À l’égard de Zulime, pourquoi l’imprimer, si elle ne peut rester au théâtre ? et il me semble qu’elle ne peut y rester si on ne laisse la fin telle que je l’envoyai, et telle que nous l’avons jouée sur le théâtre de Ferney. Vous m’avouerez qu’il est dur pour un pauvre auteur qu’on change malgré lui ce qu’il croit avoir bien fait. Il peut se tromper, cela n’arrive que trop souvent ; mais vous savez qu’il n’en est pas moins sensible, et surtout quand il a vu l’effet heureux des choses qu’on veut rayer dans son ouvrage, et qu’on y substitue des corrections dont il est mécontent. Il a quelque droit d’être affligé.

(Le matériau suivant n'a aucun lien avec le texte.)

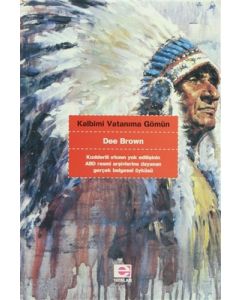 Kalbimi Vatanıma Gömün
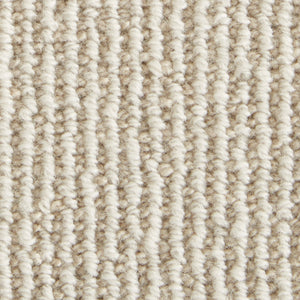 cardella_wool-polysilk_broadloom_patterson-flynn-martin_pfm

Quant au duc de Foix rechangé en un autre personnage[3], n’est-ce pas un peu trop d’inconstance ? Souffrira-t-on plus aujourd’hui une méchante action dans un prince du sang qu’on ne la supporta autrefois ? N’y a-t-il pas des choses qu’il faut placer dans des temps éloignés, et qui révoltent quand elles sont présentées dans des temps plus récents ? Ne vaut-il pas mieux mettre une proposition sanguinaire et barbare dans la bouche des Maures que dans celle des Anglais ? Ce sont les Maures qui demandent le sang du héros de la pièce ; ce sont eux qui exigent qu’un prince français leur sacrifie son frère. En vérité, je ne vois pas comment on pourrait supposer que des Anglais (qui se

  1. Pierre-Claude-Hélène Pinet, dite d’Épinay, née vers 1740, mariée, en 1769, à François-René Molé, morte à Paris le 17 septembre 1782.
  2. C’est acte II, scène ii, que Salomé appelle Mariamne « impudente rivale » ; voyez tome II, page 183.
  3. Redevenu le duc de Vendôme ; voyez tome III, pages 80 et 196.